## 本文:

「きみの涙で思い出した」
急に頬が冷たくなった。気づかないうちに、涙が流れていたのだ。
「きみと俺が合わさって、はじめて探偵『シリウス』になった。俺だけではだめなんだ。ふたりで探偵『シリウス』なんだ」
普通の女子高生だったユウナを庇って亡くなった芥川巽は、凄腕と噂される探偵「シリウス」だった。彼の魂はなぜかそばにあったパソコンに宿り、ユウナに探偵のあとを継いてほしいと言い出して……二人三脚にして一心同体のコンビ探偵が事件に立ち向かうお話。
元々ユウナにあった観察眼の鋭さが、巽の推理を目の当たりにしていくことで成長していくあたりが、いい感じのコンビですね。巽のことを知っているのは、ユウナだけってこともあって、だんだんと意識してしまうユウナの乙女心もまたニヤリ。

## 提供資料:
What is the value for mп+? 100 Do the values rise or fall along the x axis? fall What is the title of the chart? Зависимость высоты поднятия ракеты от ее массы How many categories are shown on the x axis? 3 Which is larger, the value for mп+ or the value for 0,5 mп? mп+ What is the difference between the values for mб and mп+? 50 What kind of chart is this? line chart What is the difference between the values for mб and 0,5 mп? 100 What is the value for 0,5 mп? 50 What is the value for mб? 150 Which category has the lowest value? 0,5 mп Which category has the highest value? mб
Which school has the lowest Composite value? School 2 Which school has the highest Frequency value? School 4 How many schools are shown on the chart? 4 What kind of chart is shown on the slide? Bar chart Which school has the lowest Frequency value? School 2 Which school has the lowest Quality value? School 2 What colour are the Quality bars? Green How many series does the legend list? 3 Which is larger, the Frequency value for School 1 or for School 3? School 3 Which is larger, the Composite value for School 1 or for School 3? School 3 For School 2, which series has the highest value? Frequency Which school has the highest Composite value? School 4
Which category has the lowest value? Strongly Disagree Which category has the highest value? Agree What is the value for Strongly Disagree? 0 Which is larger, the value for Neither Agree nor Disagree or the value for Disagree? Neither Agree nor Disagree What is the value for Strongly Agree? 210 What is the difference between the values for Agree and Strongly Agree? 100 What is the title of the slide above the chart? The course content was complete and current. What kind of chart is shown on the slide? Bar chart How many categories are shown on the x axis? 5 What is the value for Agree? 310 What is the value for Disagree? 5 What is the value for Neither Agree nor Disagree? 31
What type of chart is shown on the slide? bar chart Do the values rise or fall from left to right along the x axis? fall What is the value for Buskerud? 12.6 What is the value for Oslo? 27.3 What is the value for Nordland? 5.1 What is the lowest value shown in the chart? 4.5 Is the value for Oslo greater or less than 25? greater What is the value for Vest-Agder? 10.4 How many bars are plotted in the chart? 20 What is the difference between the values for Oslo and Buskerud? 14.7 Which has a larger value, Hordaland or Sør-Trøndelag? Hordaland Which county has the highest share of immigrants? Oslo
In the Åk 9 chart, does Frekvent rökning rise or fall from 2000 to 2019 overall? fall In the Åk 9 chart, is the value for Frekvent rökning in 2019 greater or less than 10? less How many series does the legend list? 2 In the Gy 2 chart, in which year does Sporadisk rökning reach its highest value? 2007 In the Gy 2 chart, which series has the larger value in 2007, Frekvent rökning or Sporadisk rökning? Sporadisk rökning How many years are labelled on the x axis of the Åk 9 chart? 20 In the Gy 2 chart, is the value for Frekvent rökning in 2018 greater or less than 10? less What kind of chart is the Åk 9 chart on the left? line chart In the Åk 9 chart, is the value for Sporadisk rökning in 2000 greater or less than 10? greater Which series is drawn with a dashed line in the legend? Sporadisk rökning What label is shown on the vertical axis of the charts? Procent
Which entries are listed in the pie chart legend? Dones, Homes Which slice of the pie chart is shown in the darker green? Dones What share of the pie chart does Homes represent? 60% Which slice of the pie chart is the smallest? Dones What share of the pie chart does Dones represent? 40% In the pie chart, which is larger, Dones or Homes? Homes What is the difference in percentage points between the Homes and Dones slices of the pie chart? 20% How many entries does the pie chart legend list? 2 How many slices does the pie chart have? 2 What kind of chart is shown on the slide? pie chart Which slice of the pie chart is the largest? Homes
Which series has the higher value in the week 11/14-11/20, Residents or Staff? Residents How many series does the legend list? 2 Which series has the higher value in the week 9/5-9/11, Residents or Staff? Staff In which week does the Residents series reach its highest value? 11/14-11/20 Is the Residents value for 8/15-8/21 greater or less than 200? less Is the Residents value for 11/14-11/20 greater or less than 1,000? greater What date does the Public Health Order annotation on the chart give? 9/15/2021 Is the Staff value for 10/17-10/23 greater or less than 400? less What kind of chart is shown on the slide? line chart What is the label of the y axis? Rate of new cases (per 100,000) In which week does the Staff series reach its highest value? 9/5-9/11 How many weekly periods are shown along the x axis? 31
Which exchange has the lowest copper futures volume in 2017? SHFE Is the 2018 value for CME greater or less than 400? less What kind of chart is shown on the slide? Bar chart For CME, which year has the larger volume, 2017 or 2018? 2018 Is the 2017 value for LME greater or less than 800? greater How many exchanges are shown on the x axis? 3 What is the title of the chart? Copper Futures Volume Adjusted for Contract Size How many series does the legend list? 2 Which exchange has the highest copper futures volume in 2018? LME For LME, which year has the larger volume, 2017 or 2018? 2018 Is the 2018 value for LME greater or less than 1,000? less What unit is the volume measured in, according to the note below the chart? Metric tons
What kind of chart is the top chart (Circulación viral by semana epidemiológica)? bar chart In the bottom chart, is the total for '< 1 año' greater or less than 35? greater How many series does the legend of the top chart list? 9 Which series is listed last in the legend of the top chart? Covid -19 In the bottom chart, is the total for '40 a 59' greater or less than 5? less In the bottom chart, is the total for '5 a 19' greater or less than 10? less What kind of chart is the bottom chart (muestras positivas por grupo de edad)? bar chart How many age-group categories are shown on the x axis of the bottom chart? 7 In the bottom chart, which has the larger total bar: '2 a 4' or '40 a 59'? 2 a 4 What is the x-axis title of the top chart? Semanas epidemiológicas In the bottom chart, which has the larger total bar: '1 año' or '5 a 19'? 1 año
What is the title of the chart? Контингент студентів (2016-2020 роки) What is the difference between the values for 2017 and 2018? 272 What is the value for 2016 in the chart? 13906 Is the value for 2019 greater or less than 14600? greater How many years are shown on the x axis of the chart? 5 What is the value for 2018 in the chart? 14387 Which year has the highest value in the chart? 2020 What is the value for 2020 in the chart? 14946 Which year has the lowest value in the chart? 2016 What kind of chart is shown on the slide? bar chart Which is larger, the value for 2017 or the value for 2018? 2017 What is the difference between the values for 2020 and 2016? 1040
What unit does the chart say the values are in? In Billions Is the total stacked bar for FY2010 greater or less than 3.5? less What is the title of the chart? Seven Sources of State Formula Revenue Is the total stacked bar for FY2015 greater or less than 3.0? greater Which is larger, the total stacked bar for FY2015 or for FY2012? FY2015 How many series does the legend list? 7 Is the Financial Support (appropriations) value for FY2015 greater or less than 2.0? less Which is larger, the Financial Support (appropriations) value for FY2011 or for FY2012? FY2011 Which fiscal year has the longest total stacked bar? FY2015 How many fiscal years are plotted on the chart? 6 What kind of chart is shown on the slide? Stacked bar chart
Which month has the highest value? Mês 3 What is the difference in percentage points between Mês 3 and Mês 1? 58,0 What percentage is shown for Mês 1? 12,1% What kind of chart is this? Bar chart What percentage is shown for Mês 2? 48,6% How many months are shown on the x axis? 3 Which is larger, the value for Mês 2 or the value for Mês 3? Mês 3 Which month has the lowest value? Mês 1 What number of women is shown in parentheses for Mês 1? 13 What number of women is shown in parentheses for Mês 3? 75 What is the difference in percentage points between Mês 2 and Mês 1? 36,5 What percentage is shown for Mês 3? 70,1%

## 練習問題:
A - 探偵シリウスの紹介文によると、芥川巽の魂は何に宿ったか。
B - 探偵シリウスの紹介文のうち、「急に頬が冷たくなった。気づかないうちに、涙が流れていたのだ。」から「探偵が事件に立ち向かうお話。」までを一字も変えずに書き写してください。
C - 探偵シリウスの紹介文を、最後の文の後から書き継げ。

## 解答一覧:
A - そばにあったパソコン。

B -
急に頬が冷たくなった。気づかないうちに、涙が流れていたのだ。
「きみと俺が合わさって、はじめて探偵『シリウス』になった。俺だけではだめなんだ。ふたりで探偵『シリウス』なんだ」
普通の女子高生だったユウナを庇って亡くなった芥川巽は、凄腕と噂される探偵「シリウス」だった。彼の魂はなぜかそばにあったパソコンに宿り、ユウナに探偵のあとを継いてほしいと言い出して……二人三脚にして一心同体のコンビ探偵が事件に立ち向かうお話。

C -
ただ、事件を目の当たりにするということは、残酷な現実をも直視しなければならないと言うことで。殺人事件を通して、命について実感するところは、切なかったなあ。傍にいる、でも会えない。そのことを実感するところがとても印象に残ってます。
謎解きのキーとなったダイイングメッセージは、ちょっと強引だなと思いましたけど、二人三脚にして一心同体のコンビ探偵が、事件を解決していくお話として面白かったかな。